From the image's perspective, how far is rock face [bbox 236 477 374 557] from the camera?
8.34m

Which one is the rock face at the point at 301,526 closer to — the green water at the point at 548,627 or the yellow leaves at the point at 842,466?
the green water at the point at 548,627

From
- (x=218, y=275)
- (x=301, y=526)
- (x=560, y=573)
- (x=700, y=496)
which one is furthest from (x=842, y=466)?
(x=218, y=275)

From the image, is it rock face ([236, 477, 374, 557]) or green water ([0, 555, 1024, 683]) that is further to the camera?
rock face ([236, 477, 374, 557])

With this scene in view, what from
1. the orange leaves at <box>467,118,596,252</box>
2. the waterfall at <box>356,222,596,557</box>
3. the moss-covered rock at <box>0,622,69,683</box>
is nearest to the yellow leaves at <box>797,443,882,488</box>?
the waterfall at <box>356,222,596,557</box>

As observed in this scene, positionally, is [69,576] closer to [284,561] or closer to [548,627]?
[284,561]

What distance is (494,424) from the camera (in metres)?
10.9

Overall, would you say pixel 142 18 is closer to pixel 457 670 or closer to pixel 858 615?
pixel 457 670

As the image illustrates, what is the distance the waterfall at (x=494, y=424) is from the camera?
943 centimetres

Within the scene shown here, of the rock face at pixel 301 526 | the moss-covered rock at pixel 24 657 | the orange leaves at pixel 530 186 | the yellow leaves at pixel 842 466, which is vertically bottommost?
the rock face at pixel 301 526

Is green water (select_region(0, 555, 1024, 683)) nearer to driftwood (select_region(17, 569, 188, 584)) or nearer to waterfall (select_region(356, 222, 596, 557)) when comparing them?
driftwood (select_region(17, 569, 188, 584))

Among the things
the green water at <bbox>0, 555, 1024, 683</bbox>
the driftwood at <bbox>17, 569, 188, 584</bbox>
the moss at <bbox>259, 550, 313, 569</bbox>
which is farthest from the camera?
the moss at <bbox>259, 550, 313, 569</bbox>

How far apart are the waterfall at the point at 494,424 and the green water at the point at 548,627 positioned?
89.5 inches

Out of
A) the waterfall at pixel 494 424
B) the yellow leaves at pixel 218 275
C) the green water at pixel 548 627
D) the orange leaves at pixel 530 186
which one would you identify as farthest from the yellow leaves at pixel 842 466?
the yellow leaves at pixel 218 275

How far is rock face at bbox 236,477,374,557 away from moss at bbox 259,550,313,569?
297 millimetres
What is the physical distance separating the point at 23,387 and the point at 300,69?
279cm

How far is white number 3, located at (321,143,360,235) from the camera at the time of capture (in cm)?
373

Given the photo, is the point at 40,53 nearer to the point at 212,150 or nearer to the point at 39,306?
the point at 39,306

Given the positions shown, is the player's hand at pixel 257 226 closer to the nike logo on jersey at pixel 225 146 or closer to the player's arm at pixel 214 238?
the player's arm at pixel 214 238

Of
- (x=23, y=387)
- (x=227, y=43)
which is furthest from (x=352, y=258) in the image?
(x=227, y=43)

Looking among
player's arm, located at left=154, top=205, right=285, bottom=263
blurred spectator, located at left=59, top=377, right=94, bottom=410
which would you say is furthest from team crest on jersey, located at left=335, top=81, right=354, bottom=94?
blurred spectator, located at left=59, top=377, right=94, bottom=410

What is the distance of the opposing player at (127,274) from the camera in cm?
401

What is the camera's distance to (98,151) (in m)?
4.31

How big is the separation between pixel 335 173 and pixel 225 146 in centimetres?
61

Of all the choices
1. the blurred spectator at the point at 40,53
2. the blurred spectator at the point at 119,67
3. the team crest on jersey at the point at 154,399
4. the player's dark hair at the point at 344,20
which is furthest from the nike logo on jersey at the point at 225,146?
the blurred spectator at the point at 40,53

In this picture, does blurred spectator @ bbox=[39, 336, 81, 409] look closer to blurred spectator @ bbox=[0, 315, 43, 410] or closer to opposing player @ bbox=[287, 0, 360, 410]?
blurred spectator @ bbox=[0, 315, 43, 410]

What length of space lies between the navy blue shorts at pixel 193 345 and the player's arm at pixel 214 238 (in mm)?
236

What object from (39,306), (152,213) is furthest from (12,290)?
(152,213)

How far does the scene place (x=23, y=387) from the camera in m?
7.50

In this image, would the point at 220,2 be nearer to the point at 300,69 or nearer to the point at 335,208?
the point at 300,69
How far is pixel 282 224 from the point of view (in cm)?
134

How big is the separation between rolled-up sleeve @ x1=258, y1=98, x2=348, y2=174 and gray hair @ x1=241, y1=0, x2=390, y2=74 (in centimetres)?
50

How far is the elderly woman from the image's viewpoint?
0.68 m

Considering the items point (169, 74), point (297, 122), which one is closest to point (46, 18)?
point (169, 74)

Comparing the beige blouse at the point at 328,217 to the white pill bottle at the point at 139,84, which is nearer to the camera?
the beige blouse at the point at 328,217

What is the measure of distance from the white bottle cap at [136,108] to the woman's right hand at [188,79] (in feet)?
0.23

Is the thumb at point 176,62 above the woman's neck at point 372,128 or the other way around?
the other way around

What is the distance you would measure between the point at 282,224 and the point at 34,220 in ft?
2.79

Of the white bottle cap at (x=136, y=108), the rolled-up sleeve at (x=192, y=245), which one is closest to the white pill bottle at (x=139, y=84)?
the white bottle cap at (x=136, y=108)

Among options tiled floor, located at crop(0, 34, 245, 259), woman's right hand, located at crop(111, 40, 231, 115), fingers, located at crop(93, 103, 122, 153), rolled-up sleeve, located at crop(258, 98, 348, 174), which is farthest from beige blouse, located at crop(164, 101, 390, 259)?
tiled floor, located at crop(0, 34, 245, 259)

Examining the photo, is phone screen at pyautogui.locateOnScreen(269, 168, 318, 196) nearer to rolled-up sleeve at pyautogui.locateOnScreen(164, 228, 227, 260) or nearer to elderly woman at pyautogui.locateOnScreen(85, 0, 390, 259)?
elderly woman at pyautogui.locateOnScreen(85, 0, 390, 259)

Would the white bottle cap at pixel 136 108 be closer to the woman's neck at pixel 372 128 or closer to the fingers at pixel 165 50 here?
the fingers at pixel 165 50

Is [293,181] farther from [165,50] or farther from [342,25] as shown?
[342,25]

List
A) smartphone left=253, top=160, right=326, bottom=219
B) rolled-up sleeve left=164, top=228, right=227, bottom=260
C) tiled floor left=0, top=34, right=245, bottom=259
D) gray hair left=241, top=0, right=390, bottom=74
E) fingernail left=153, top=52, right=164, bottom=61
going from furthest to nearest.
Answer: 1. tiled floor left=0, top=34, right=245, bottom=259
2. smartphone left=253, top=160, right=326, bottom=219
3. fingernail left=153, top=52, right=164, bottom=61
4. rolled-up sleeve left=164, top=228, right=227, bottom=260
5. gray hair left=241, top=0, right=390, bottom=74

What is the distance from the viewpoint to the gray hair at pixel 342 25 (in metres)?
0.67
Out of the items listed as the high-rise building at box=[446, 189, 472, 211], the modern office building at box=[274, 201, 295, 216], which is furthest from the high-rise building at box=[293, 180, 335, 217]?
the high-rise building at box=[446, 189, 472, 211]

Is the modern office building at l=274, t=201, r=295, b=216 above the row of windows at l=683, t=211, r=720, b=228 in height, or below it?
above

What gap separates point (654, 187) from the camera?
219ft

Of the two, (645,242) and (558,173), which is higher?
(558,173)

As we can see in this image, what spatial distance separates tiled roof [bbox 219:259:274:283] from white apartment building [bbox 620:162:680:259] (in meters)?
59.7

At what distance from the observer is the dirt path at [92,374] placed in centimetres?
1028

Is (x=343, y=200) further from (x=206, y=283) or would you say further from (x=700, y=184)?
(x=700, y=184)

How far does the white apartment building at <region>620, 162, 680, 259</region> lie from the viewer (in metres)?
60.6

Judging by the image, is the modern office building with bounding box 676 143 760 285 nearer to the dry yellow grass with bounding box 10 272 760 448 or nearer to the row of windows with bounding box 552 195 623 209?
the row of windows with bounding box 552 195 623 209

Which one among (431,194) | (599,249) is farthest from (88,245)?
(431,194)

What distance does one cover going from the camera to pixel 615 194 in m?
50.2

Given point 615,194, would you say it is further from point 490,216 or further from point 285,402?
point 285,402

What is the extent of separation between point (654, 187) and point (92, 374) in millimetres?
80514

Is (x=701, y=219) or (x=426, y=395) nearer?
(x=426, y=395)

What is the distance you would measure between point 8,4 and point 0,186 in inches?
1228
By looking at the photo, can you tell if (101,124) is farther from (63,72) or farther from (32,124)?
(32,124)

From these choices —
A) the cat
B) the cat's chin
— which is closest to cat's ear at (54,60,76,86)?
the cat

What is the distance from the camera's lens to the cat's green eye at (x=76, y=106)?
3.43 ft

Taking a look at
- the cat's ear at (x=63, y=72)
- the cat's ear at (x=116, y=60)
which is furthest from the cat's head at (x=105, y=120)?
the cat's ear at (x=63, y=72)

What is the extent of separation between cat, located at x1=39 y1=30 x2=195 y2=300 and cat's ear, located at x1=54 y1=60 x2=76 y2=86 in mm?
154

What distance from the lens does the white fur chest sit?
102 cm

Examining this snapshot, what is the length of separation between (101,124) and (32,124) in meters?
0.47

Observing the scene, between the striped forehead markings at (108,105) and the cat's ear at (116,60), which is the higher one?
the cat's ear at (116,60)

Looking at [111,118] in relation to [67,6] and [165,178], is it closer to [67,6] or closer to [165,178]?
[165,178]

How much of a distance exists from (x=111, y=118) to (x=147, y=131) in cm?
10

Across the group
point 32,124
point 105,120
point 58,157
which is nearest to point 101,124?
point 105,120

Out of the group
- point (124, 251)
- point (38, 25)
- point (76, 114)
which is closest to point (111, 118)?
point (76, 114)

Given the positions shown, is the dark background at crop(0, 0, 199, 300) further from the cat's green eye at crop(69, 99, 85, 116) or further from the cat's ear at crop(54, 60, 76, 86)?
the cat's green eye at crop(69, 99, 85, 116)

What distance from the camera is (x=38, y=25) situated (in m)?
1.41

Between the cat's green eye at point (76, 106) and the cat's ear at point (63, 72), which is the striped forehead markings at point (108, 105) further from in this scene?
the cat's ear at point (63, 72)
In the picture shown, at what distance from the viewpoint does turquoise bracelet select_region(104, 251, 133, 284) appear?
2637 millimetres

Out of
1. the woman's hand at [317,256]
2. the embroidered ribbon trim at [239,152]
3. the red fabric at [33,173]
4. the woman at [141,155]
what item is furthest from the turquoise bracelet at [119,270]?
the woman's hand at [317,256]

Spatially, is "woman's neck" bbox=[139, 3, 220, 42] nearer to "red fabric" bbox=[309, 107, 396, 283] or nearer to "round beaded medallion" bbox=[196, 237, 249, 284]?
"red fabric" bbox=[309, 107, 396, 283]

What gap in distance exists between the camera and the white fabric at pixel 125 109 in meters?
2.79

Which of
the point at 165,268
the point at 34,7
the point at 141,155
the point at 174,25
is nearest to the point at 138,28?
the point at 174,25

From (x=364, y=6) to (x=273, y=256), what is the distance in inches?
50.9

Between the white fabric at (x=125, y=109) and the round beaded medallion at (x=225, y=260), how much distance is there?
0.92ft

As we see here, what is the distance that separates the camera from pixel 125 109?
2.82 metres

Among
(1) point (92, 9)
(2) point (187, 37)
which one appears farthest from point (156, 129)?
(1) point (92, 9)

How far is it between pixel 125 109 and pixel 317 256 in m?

_ _ _

# THE TASK:
Put the listing above into a numbered list, from its first line up to and including the line with "943 centimetres", leaving out blank lines.

# REPLY:
1. From the image's perspective, how far is rock face [bbox 236 477 374 557] from the camera?
2. 8.34m
3. Which one is the rock face at the point at 301,526 closer to — the green water at the point at 548,627 or the yellow leaves at the point at 842,466?
4. the green water at the point at 548,627
5. From
6. - (x=218, y=275)
7. - (x=301, y=526)
8. - (x=560, y=573)
9. - (x=700, y=496)
10. which one is furthest from (x=842, y=466)?
11. (x=218, y=275)
12. From the image, is it rock face ([236, 477, 374, 557]) or green water ([0, 555, 1024, 683]) that is further to the camera?
13. rock face ([236, 477, 374, 557])
14. With this scene in view, what from
15. 1. the orange leaves at <box>467,118,596,252</box>
16. 2. the waterfall at <box>356,222,596,557</box>
17. 3. the moss-covered rock at <box>0,622,69,683</box>
18. is nearest to the yellow leaves at <box>797,443,882,488</box>?
19. the waterfall at <box>356,222,596,557</box>
20. As observed in this scene, positionally, is [69,576] closer to [284,561] or closer to [548,627]?
21. [284,561]
22. What distance is (494,424) from the camera (in metres)?
23. 10.9
24. Overall, would you say pixel 142 18 is closer to pixel 457 670 or closer to pixel 858 615?
25. pixel 457 670
26. As the image illustrates, what is the distance the waterfall at (x=494, y=424) is from the camera?
27. 943 centimetres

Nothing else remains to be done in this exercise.